One article describes CODAP’s role in the data science education revolution. At its heart, CODAP as a tool helps answer one question over and over: What’s going on there? By making data visible and explorable, CODAP leverages our human curiosity to make sense of connections and patterns. CODAP’s feature of dynamic linking—in which highlighting a data point in one location highlights the same data in all other representations simultaneously—is at its heart a research-based answer to this recurring question.
Another article offers a readymade lesson using our M2Studio modeling environment, an amazing suite of tools for unlocking the power of mathematical modeling that focuses on one fundamental question: How would that work? By providing a straightforward path for learners to identify a scenario of interest, explore and develop its mathematical underpinnings, and generate explanations via predictive models, M2Studio is a natural laboratory for satisfying curiosity. Its embedded tools are designed to explicitly link across graphical, mathematical, and written modalities.
Another article makes clear that SageModeler is driven by curiosity from the start. While it engages learners in many ways, one of the most vital is how it takes advantage of our need to ask What if I change that? The models in SageModeler do not simply provide an overall depiction of a complex system and its components. Rather, they provide an interactive view of how elements of that system depend upon each other. By moving sliders attached to different nodes and observing the corresponding graphs across the entire system, learners can identify the unusual, emergent dynamics that serve as hallmarks of complex systems.

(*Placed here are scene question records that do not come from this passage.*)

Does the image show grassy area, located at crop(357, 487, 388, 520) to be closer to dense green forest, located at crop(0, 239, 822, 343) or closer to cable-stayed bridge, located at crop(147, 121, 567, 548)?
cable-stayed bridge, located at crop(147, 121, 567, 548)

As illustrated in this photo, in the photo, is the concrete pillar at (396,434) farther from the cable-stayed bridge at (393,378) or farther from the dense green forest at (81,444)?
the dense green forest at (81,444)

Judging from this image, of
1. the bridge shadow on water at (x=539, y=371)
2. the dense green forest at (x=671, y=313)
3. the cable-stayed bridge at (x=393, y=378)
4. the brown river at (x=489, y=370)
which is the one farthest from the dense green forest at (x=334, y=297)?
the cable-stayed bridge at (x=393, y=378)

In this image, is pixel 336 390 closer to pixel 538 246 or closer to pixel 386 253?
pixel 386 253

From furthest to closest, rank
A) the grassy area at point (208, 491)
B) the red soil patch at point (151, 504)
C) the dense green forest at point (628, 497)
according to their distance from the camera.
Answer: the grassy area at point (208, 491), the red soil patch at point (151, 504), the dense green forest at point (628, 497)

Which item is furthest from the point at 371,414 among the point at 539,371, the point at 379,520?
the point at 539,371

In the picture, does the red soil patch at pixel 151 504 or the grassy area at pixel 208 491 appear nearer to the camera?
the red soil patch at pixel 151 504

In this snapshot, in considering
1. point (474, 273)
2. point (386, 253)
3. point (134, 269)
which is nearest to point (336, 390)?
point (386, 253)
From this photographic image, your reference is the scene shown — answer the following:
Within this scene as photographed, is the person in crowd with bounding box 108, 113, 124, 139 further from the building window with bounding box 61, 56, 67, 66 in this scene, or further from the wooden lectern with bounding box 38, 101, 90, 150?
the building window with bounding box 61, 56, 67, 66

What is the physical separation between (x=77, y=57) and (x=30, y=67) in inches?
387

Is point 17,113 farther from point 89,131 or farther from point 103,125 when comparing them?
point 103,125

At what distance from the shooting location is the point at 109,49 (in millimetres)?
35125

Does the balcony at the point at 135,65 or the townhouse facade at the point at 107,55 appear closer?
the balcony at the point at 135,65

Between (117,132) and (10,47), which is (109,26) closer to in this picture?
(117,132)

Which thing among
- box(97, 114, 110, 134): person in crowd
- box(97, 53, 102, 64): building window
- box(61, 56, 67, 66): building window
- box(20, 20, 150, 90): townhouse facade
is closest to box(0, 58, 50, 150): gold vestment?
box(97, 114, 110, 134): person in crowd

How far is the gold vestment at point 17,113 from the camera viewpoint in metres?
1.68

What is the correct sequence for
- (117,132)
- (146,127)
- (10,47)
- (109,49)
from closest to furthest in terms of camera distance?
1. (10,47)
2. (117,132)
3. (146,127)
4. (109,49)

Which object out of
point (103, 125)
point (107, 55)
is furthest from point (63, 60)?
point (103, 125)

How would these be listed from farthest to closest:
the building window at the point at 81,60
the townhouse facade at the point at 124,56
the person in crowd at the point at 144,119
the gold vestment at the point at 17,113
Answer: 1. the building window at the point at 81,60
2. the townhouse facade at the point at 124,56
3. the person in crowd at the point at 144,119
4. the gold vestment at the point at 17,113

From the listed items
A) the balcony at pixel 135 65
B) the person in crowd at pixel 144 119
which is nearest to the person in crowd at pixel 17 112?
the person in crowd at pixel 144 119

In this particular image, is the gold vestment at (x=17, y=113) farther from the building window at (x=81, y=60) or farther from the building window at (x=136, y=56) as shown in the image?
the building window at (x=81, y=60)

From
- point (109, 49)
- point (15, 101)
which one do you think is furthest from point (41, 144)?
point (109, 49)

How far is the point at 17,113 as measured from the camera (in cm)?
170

Whether inside this issue or across our hundreds of resources, the design pattern of using curiosity to encourage exploration plays out repeatedly. MothEd’s data cards entice students by asking What does that represent? and show them connections and relationships in their data collections. Interactive three-dimensional cross-sections in our Earth science tools make asking and answering the question What’s underneath that? second nature. Deliberate use of multiple-screen views in our CLUE learning environment tempts students to ask What does my classmate think? in a way that informs and evokes rich conversations about different strategies and solutions for mathematical and scientific problems.
All these examples comprise the essence of our ongoing quest to innovate and inspire equitable, large-scale improvements in STEM teaching and learning through technology. As we continue to develop and research new ways to leverage technology’s unique ability to enable better learning, we invite you to join us on the journey.